- _THE TASK_
In the listing that follows, how many lines include the word "site"? Only the number is wanted.

AVAILABLE DATA below:

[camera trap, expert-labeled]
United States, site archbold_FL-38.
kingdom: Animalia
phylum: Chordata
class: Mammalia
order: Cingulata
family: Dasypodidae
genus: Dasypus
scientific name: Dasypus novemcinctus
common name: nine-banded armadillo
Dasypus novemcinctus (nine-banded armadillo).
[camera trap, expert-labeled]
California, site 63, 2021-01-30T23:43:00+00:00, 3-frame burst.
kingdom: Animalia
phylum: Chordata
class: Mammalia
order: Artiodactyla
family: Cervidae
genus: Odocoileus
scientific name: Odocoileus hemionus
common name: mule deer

End of AVAILABLE DATA.

- _TASK ANSWER_
2